$A$ woman starts from her home at $9.00\; am$, walks with a speed of $5\; km\; h^{-1}$ on a straight road up to her office $2.5\; km$ away, stays at the office up to $5.00\; pm$, and returns home by an auto with a speed of $25\; km\; h^{-1}$. Choose suitable scales and plot the $x-t$ graph of her motion.

(N/A) $1$. Time taken to reach the office:
Speed of the woman $= 5\; km\; h^{-1}$.
Distance between her office and home $= 2.5\; km$.
Time taken $= \frac{\text{Distance}}{\text{Speed}} = \frac{2.5}{5} = 0.5\; h = 30\; min$.
So, she reaches the office at $9.30\; am$.
$2$. Time spent at the office:
She stays at the office from $9.30\; am$ to $5.00\; pm$.

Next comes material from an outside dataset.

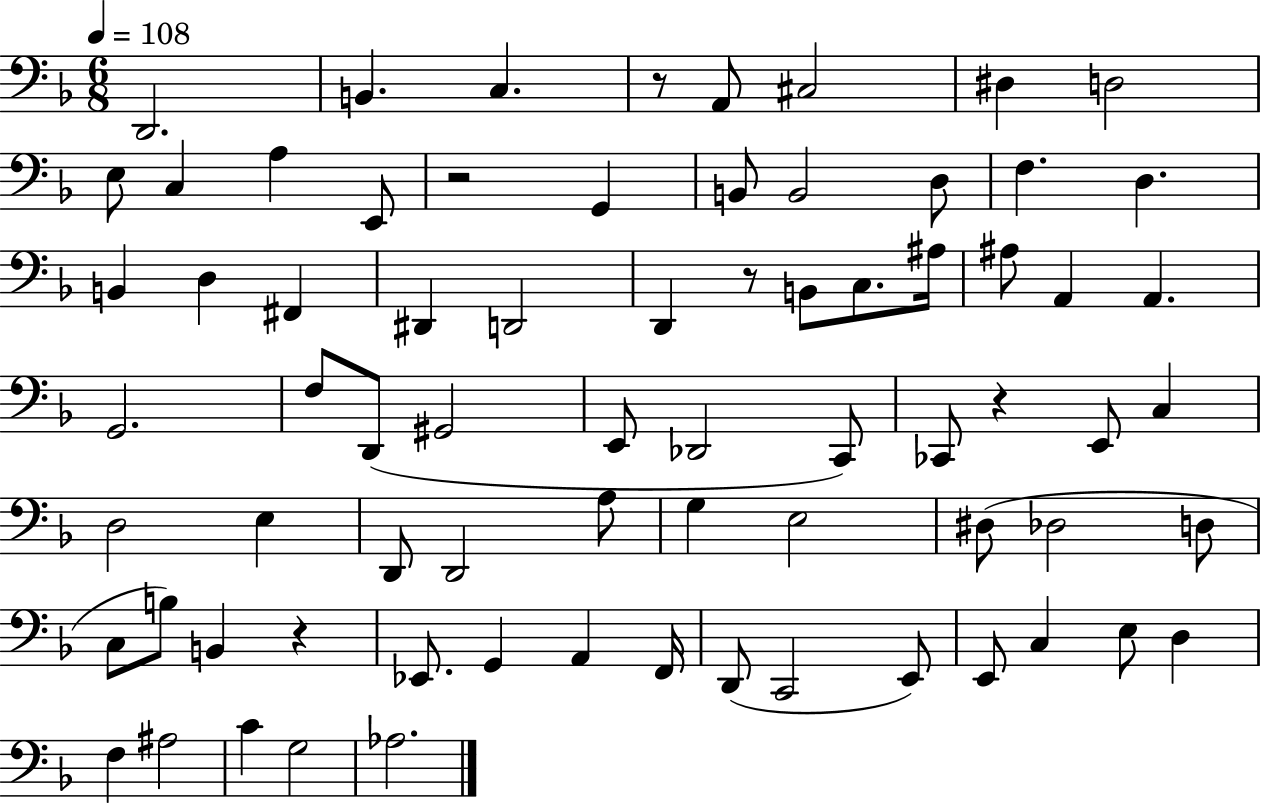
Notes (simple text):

D2/h. B2/q. C3/q. R/e A2/e C#3/h D#3/q D3/h E3/e C3/q A3/q E2/e R/h G2/q B2/e B2/h D3/e F3/q. D3/q. B2/q D3/q F#2/q D#2/q D2/h D2/q R/e B2/e C3/e. A#3/s A#3/e A2/q A2/q. G2/h. F3/e D2/e G#2/h E2/e Db2/h C2/e CES2/e R/q E2/e C3/q D3/h E3/q D2/e D2/h A3/e G3/q E3/h D#3/e Db3/h D3/e C3/e B3/e B2/q R/q Eb2/e. G2/q A2/q F2/s D2/e C2/h E2/e E2/e C3/q E3/e D3/q F3/q A#3/h C4/q G3/h Ab3/h.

$3$. Time taken to return home:
Speed of the auto $= 25\; km\; h^{-1}$.
Distance $= 2.5\; km$.
Time taken $= \frac{\text{Distance}}{\text{Speed}} = \frac{2.5}{25} = 0.1\; h = 6\; min$.
She reaches home at $5.06\; pm$.
The $x-t$ graph shows the position $x$ (in $km$) on the $y$-axis and time $t$ on the $x$-axis. The graph is a straight line from $(9.00, 0)$ to $(9.30, 2.5)$, a horizontal line from $(9.30, 2.5)$ to $(5.00, 2.5)$, and a straight line from $(5.00, 2.5)$ to $(5.06, 0)$.